Rev. Steven R. Giddens
No Matter Whom...
Holy Communion has been a binding and centered theme in my own faith journey. Every time I have come back to the table or have been nourished by the Lord I have truly felt welcomed and "home". Being one of the two recognized sacramental rites of the UCC I felt it required a little more detailed explanation on my part. In my youth, I bounced around a lot and participated in many church services. The Catholic Church would not let me partake of Communion, nor would the Lutheran church but the others did. I found that Communion changed from church to church, denomination to denomination, and as I grew older from Pastor to Pastor. Regardless of where I was or what church I was in, I knew that I could eventually count on Communion. During my time in the Army this became a moment of comfort and of real contemplative reflection; EVERY SINGLE TIME I took Communion in the Army I wept. I was so moved with compassion that my tears flowed like a river as I ate the bread and drank the cup. As I imagine many in seminary feel the very first time we get to participate in providing Communion, I felt unworthy and was afraid I would screw it up.

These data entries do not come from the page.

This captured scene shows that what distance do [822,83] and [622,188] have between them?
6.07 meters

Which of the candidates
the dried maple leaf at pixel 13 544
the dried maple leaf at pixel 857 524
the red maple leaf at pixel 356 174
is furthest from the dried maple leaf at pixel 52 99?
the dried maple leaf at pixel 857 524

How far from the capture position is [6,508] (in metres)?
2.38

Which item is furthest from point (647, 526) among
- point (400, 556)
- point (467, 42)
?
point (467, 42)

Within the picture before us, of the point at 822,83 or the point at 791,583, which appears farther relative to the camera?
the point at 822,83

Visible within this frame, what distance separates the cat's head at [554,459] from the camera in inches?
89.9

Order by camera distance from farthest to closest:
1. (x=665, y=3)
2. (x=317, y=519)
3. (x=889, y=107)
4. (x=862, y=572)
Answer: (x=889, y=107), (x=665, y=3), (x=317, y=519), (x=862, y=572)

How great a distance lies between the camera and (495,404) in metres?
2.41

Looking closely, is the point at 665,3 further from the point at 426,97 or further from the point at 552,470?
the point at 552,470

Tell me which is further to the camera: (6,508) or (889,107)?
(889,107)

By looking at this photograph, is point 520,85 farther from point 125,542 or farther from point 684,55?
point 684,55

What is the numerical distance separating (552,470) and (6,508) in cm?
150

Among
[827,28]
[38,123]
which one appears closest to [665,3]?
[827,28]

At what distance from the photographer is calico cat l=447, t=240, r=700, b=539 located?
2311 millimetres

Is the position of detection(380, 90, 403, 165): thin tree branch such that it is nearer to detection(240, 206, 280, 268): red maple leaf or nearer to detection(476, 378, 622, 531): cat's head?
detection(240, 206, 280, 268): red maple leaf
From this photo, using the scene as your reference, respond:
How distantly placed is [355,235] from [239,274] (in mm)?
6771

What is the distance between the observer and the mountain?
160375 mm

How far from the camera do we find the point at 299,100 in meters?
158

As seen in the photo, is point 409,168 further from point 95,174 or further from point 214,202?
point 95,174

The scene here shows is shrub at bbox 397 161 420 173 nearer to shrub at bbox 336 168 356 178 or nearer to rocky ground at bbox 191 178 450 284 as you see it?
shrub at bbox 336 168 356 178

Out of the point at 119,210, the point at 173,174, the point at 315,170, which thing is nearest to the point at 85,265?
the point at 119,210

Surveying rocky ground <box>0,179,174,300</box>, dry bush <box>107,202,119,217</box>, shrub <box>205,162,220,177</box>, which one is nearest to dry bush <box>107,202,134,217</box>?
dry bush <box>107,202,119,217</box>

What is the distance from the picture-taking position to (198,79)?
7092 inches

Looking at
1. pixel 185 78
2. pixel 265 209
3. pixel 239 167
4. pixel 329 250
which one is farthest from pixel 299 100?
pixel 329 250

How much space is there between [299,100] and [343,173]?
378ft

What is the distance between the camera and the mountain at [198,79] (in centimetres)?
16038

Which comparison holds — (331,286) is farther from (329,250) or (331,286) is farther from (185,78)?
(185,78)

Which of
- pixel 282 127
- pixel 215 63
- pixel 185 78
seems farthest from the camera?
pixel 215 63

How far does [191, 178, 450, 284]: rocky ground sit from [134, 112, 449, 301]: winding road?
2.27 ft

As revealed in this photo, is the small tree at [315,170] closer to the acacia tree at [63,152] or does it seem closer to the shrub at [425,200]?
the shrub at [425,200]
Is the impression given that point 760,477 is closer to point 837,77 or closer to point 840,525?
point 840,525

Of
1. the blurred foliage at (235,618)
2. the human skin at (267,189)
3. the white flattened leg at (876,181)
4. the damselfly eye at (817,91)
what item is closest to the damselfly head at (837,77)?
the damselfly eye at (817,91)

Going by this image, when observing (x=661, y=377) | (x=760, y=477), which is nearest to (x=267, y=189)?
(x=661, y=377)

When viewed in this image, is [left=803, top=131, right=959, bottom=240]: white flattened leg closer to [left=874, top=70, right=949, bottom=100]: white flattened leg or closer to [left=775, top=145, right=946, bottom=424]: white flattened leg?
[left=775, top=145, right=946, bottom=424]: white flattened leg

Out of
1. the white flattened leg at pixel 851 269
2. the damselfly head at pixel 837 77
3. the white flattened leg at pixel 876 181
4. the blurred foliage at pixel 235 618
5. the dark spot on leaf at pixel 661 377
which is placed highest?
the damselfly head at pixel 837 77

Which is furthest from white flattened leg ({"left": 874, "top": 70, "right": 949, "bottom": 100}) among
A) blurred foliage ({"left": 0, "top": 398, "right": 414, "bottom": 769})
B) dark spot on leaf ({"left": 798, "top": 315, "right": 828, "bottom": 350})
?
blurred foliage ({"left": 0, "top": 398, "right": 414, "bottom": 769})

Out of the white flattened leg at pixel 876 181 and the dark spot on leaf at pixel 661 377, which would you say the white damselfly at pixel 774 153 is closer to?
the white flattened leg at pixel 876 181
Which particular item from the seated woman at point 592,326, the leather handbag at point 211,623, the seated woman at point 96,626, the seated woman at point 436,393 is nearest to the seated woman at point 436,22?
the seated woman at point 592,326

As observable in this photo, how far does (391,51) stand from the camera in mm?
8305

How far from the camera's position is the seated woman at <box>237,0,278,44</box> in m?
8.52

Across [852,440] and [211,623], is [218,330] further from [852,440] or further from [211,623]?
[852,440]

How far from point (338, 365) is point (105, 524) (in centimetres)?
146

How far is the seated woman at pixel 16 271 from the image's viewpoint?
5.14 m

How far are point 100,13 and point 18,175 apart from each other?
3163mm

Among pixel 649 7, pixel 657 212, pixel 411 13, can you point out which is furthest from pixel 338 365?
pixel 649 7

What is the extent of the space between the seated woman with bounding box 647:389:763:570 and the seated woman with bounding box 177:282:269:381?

I appreciate the diversity and complexity that is the history of UCC mergers and unions with other traditions. In this way, I see the living witness of ancient traditions and practices coming to light in various ways. I have seen and participated in everything from a very laid back and relaxed Communion service to a very High Church Communion. I believe that Communion is a way for the faithful followers of Christ to participate in the perpetual memory of both the sacrifice of our Lord and the meaning behind it. To me, it is spiritual food and a way for us to be fed and nourished by our church and our church community. There is a very UCC song, “No Matter” that sums up my feelings on both welcoming people into the church as well as welcoming them to Christ’s table. Even our UCC Statement of Faith says, “You call us into your church to accept the cost and joy of discipleship, to be your servants in the service of others, to proclaim the gospel to all the world and resist the powers of evil, to share in Christ's baptism and eat at his table, to join him in his passion and victory.” To me, I interpret this as welcoming all beings to participate in Communion, as they are willing and able without any prerequisites, tests, or conditions. I see Communion as being an open table, open to all who are hungry for spiritual food and we should feed them.